The painting, done with pencil and charcoal, depicts a flailing skeleton within the depths of its own smoky background. As a series of lateral incisions rip a dying soul to shreds, the severed diaphragm memorializes a destruction of some previous existence. Blood squirts from fragments of skin as the grasp of an undying agony emasculates a ratted pelvis.
Ideally, this groaning frame will be sewn back together by the hands of a softer fate but for now the overwhelming concept of evolution has destroyed him.
Enthused by worlds of graphic novels and mathematical taboos, Crawford’s dark nature plays a balanced part in his work. He is able to present comical abstractions like “The Story of Two Sheep” while depicting the elegance of pornography inside the panting “Good vs. Evil.” His work not only elaborates on religious dogmas, it capitalizes on the ability to make one question the diligent lines that acquires an abstracted reality.
Perhaps Crawford's most intricate drawings are centered on the overarching cycles of creation and destruction. One series depicts Tibetan Mandalas, and equates them to the ancient tradition that emphasizes the art of circles. In addition to that, these paintings signify the myths that brought these gods and goddesses into being.
In reference to the drawing titled “Palden Lhamo,” he said, “She’s supposed to be violent and fearsome and you meditate on her and the dark feelings we try to repress. She is supposed to shock those things out of you so you can cultivate compassion.”
In the painting, a blue, hidden figure crosses a sea of blood while riding sidesaddle on a white mule. On the left rump of her beast an eye penetrates the surface and denotes the puncture wound of her husband's arrow. In order to avoid the destruction of her sacred religion, she killed her own son and flayed his skin to create a saddle blanket. The hands of her offspring are visibly tied around the horse’s neck.
“I don’t know what the point of them is.

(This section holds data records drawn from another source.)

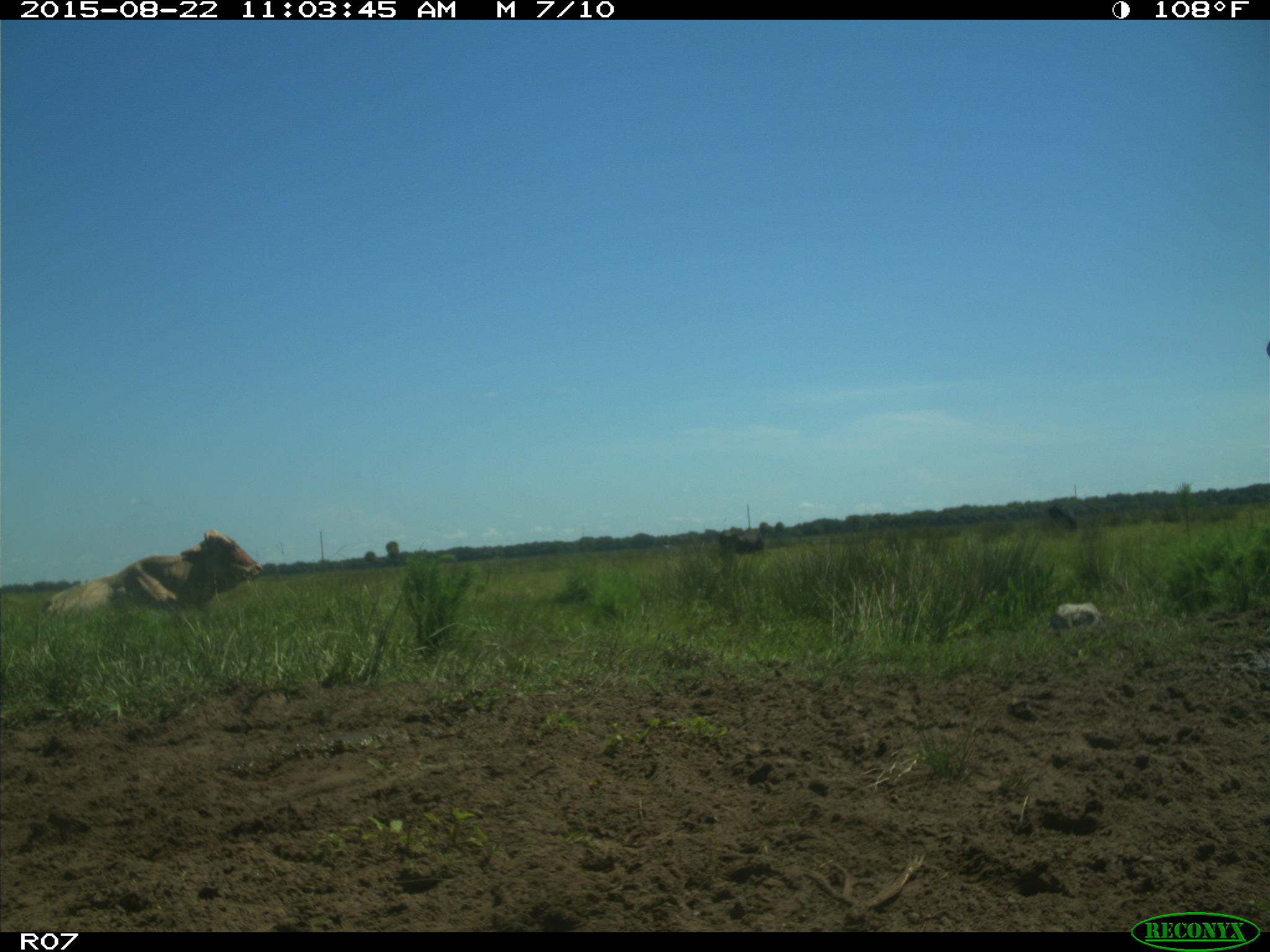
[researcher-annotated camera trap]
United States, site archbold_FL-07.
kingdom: Animalia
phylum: Chordata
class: Mammalia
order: Artiodactyla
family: Bovidae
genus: Bos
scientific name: Bos taurus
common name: domestic cow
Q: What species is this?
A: Bos taurus (domestic cow).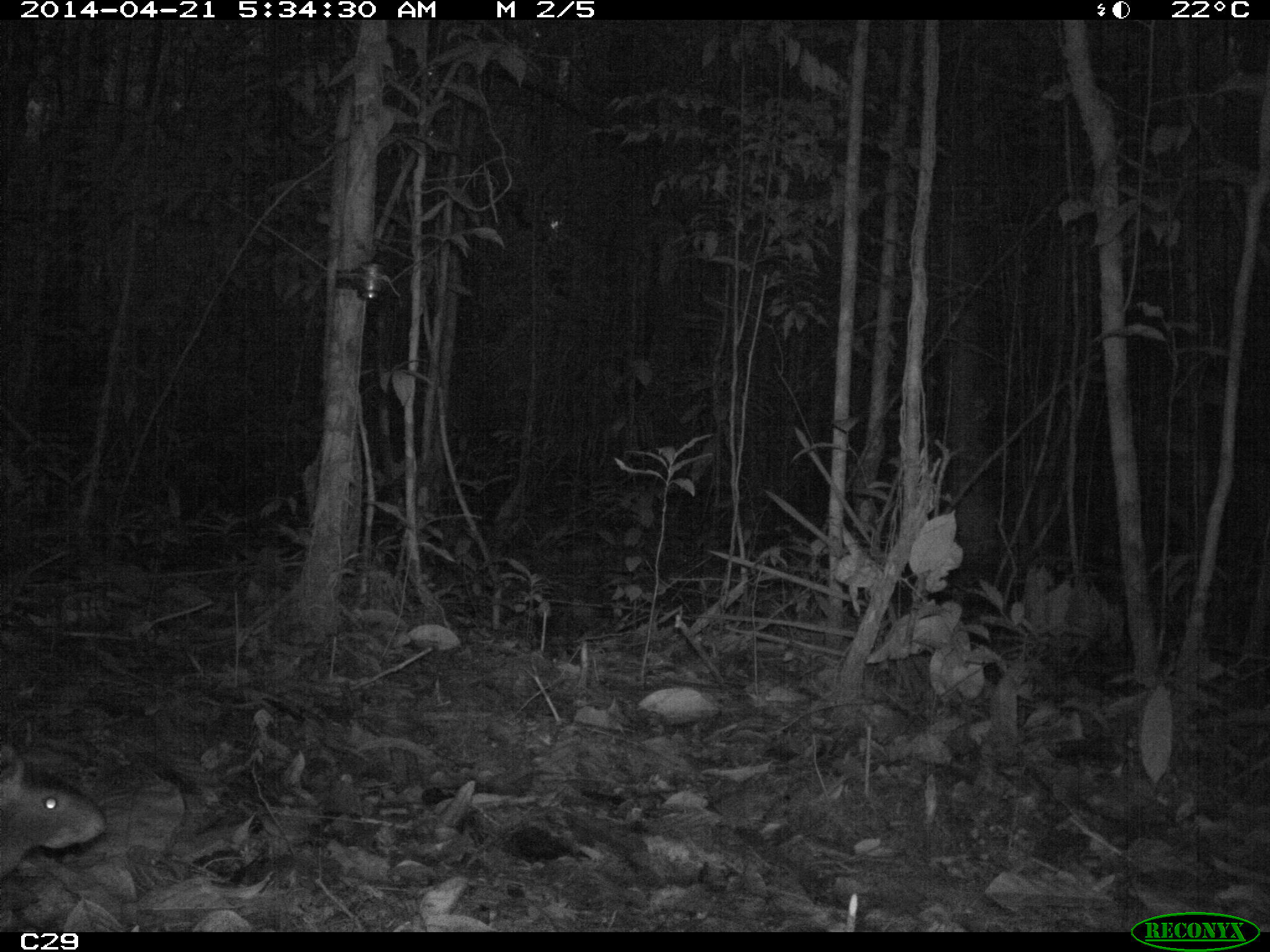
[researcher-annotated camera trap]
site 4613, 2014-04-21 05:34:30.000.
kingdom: Animalia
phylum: Chordata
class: Mammalia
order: Rodentia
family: Dasyproctidae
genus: Dasyprocta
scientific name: Dasyprocta leporina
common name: red-rumped agouti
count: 1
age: adult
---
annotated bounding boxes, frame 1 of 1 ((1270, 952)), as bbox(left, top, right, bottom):
dasyprocta leporina: bbox(0, 734, 101, 874)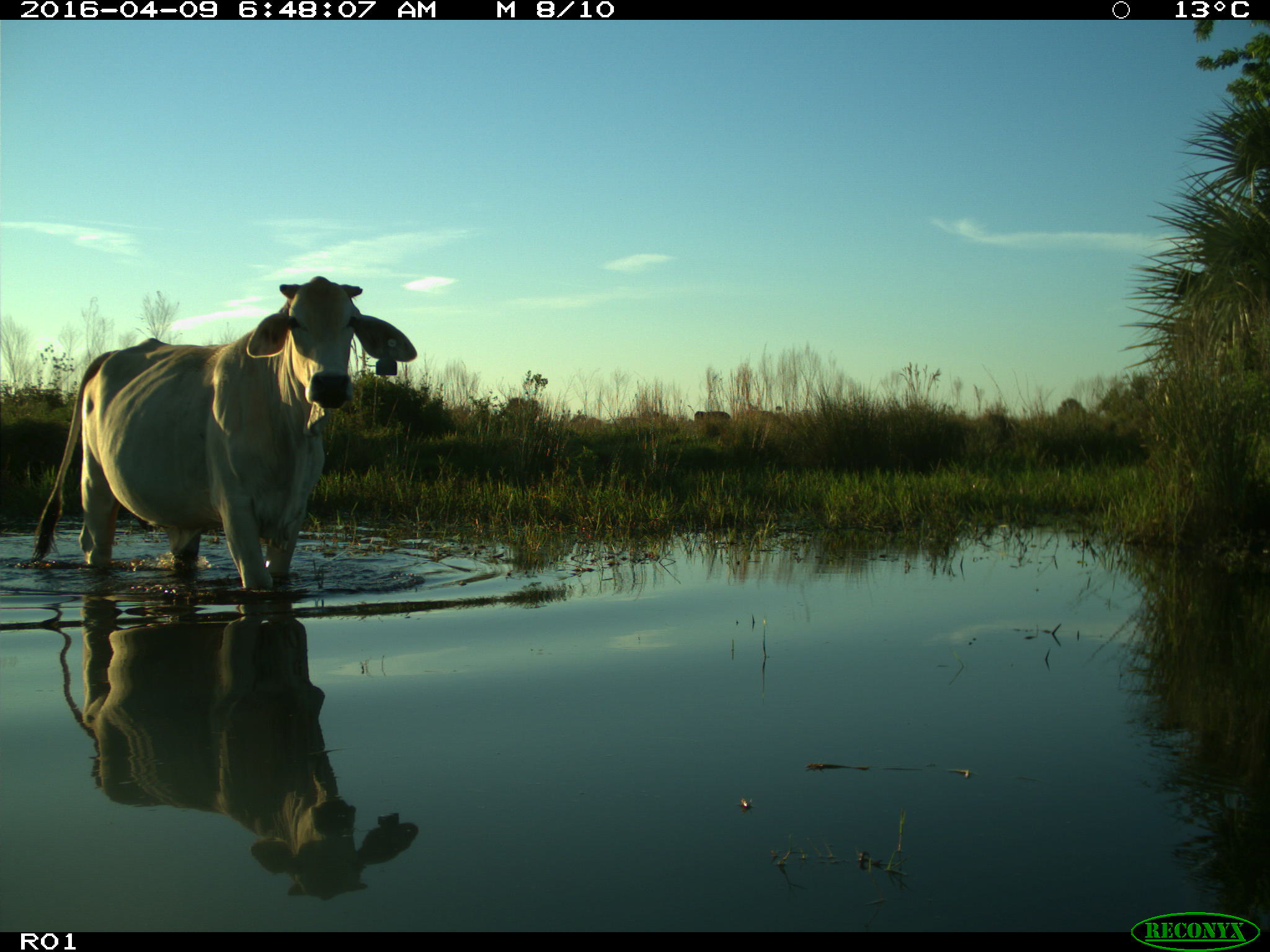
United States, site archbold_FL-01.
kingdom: Animalia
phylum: Chordata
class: Mammalia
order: Artiodactyla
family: Bovidae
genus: Bos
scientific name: Bos taurus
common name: domestic cow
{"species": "Bos taurus (domestic cow)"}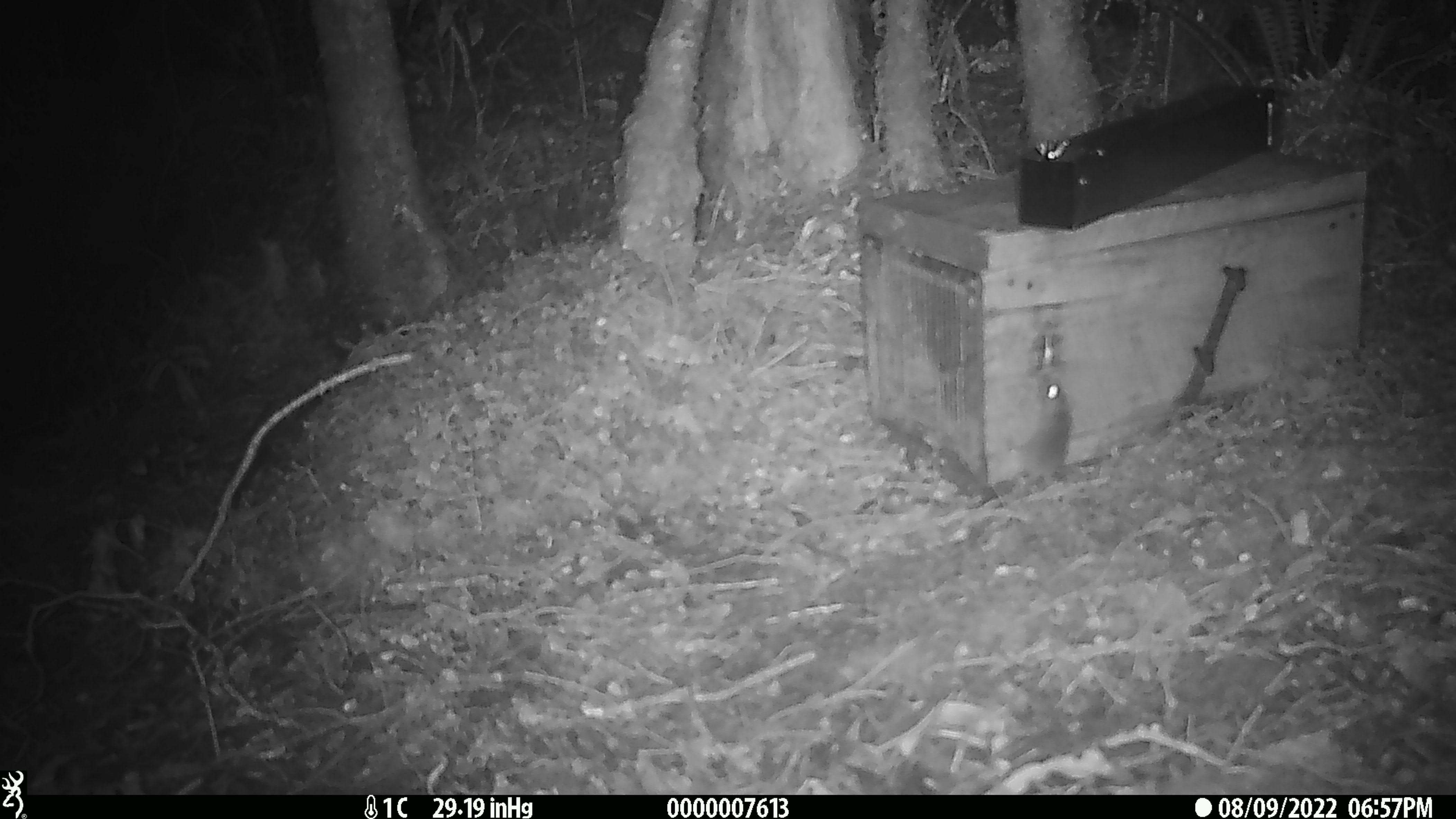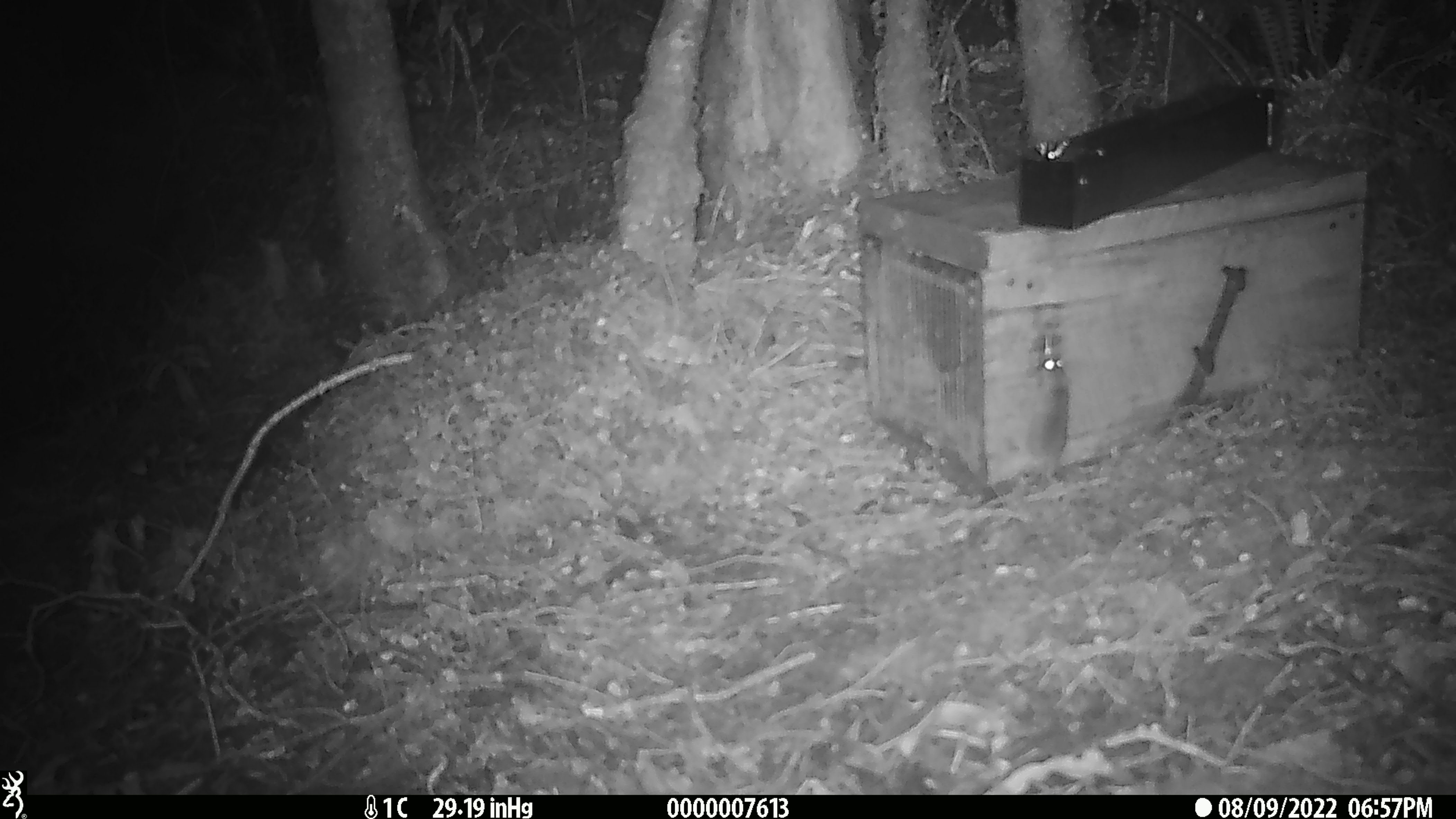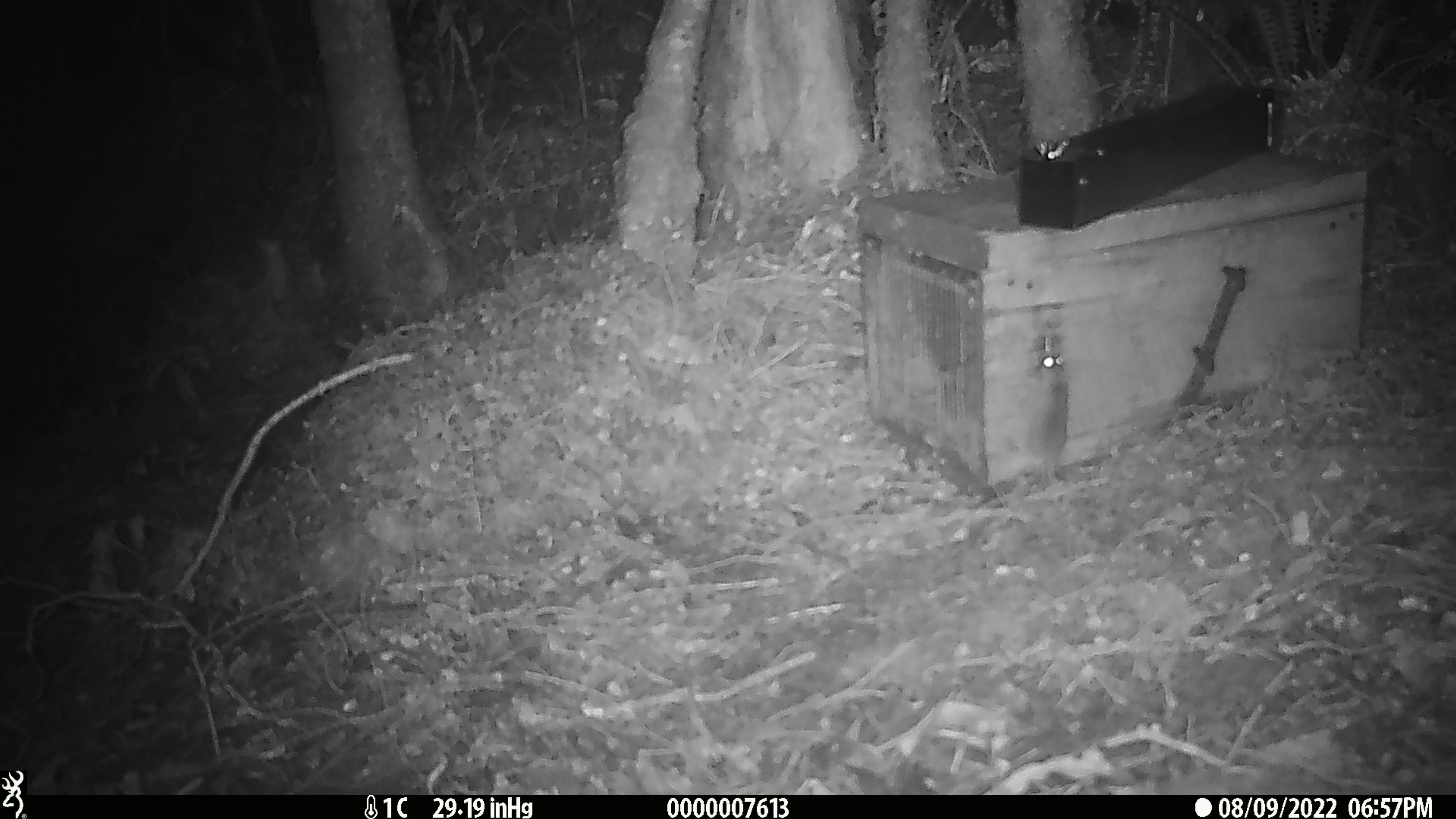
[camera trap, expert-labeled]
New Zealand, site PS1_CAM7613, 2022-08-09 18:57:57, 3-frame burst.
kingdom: Animalia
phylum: Chordata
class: Mammalia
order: Rodentia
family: Muridae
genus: Mus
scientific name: Mus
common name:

I just like to put things out there. Hopefully it helps people. I don’t know, discovering mandalas helped me.”
Crawford was showcased at RAW, an independent organization that spotlights local artists, July 23. At the event he was able to present pieces for sale while networking with other local artists. More of his work can be found at brianpaulcrawford.com. For now he continues to produce work and one day desires to make a living out of it.
“This is my livelihood,” he said. “I work hard; you don't just sit around while art pops out at you.”